Saved data entries

*****

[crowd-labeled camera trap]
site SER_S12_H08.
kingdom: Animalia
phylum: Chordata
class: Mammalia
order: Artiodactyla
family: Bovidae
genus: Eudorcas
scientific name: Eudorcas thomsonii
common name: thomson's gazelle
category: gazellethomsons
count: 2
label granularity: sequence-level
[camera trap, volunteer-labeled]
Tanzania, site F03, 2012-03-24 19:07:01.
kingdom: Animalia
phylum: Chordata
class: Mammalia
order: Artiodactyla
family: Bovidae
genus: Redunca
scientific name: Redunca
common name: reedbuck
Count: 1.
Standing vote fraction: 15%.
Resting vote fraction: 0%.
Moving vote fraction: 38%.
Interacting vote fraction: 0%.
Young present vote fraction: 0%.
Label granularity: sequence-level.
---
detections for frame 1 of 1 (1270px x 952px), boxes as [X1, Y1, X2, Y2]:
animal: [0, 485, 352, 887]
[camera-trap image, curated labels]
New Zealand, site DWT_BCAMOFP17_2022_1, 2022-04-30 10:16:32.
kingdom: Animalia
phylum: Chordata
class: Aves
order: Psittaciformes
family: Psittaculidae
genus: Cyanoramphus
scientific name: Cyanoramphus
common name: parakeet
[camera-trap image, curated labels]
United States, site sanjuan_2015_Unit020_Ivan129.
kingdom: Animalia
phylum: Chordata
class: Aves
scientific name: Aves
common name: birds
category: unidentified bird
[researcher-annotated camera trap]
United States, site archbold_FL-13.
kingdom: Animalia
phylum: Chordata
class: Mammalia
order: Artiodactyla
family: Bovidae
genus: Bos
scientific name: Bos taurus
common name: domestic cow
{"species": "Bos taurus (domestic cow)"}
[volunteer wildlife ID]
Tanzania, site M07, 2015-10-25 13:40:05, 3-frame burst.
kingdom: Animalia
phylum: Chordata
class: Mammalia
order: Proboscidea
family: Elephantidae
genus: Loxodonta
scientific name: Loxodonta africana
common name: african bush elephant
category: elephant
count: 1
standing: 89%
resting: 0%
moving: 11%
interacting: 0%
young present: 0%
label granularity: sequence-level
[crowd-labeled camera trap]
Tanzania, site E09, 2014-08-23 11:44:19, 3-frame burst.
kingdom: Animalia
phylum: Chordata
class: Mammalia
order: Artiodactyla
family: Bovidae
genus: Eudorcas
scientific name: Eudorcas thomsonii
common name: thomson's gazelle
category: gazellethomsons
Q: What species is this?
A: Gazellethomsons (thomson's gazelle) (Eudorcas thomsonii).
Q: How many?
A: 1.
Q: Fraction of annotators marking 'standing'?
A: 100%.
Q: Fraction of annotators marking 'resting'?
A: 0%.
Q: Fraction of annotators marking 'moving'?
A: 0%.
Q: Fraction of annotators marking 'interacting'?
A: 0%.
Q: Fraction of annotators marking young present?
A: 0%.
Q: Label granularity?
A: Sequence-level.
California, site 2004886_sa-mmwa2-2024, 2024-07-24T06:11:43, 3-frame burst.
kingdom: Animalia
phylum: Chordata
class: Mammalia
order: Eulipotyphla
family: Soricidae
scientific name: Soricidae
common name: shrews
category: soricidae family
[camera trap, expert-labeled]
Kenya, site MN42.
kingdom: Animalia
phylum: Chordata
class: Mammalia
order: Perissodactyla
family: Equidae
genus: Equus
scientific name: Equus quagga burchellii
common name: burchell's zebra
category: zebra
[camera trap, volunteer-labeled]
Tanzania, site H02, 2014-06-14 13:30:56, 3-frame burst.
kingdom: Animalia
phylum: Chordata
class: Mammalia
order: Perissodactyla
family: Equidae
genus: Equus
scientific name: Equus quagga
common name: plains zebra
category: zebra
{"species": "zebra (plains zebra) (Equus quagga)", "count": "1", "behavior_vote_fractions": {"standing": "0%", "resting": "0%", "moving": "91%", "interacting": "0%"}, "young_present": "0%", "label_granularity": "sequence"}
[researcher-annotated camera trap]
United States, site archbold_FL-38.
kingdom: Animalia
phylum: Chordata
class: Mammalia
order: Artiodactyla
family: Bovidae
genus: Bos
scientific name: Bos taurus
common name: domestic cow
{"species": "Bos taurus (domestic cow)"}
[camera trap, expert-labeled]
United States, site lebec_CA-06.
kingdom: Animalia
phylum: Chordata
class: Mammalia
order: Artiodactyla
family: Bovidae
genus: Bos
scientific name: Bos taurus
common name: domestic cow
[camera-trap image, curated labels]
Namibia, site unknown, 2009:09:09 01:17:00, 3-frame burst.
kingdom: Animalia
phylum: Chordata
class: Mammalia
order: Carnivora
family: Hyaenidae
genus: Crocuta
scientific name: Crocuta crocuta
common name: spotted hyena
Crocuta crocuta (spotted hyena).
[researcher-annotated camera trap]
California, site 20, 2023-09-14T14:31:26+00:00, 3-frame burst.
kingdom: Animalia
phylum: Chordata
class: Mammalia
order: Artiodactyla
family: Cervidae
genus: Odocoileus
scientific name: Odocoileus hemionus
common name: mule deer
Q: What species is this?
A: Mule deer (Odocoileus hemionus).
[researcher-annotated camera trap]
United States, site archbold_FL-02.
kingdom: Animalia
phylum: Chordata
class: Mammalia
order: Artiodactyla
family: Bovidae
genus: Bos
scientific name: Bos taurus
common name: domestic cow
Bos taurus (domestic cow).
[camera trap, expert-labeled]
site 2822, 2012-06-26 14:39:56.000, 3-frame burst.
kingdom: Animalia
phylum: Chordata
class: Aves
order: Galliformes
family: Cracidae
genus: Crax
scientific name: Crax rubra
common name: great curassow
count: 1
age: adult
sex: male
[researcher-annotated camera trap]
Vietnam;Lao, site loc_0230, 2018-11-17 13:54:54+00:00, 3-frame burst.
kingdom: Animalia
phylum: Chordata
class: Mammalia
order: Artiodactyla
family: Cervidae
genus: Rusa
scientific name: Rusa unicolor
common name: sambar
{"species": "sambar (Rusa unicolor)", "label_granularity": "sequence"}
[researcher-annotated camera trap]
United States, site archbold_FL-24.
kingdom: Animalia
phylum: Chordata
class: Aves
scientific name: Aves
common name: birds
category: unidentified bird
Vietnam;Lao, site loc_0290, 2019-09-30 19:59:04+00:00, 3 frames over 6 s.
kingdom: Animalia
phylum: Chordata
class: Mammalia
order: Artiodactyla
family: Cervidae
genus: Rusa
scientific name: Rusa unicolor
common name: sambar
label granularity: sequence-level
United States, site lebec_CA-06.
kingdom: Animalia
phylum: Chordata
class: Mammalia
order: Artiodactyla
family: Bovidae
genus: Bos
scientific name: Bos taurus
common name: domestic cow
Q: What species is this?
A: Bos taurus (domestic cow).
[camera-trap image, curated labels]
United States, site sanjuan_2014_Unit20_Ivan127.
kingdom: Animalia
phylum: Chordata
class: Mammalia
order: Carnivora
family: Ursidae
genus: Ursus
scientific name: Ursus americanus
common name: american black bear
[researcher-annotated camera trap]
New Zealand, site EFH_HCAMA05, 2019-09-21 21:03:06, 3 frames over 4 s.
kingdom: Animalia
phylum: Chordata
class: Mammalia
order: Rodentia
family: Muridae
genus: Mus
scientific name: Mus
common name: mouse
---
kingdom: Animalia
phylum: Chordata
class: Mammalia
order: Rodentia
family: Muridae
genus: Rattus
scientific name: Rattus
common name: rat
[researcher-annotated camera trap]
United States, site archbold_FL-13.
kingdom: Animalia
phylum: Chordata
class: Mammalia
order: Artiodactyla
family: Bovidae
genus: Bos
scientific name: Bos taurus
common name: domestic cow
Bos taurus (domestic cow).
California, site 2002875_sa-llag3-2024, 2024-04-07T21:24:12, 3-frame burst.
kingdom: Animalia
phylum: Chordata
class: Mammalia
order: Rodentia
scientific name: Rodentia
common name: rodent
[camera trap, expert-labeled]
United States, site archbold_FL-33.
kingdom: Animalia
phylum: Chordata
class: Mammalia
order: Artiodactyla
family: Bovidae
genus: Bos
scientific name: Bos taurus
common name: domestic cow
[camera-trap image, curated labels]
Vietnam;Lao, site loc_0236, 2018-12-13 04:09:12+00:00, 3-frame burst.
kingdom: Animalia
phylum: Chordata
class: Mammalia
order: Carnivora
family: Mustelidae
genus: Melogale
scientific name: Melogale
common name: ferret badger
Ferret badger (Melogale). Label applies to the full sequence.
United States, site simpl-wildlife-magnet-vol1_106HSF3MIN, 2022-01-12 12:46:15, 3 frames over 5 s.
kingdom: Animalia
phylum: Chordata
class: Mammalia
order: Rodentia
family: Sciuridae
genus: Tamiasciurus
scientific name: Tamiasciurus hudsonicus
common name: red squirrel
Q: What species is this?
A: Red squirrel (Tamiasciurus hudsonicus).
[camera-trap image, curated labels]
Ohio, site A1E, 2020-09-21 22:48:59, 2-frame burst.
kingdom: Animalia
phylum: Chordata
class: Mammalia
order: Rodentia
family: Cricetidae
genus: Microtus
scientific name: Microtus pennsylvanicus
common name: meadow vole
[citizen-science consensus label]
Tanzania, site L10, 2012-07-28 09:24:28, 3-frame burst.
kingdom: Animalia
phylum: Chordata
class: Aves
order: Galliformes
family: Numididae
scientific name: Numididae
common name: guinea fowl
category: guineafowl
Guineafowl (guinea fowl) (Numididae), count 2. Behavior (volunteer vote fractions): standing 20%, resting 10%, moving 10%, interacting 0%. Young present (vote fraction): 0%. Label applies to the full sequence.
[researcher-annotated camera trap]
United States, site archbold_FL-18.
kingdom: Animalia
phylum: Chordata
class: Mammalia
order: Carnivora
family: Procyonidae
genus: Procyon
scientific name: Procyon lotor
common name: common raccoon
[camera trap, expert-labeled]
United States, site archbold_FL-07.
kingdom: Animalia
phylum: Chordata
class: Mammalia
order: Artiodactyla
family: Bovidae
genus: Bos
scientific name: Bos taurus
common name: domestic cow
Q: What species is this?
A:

*****

**Work required:**
Please write out, exactly as they appear, only the lines from the one holding "common name: common raccoon" through the end of the data.

**Task output:**
common name: common raccoon
[camera trap, expert-labeled]
United States, site archbold_FL-07.
kingdom: Animalia
phylum: Chordata
class: Mammalia
order: Artiodactyla
family: Bovidae
genus: Bos
scientific name: Bos taurus
common name: domestic cow
Q: What species is this?
A:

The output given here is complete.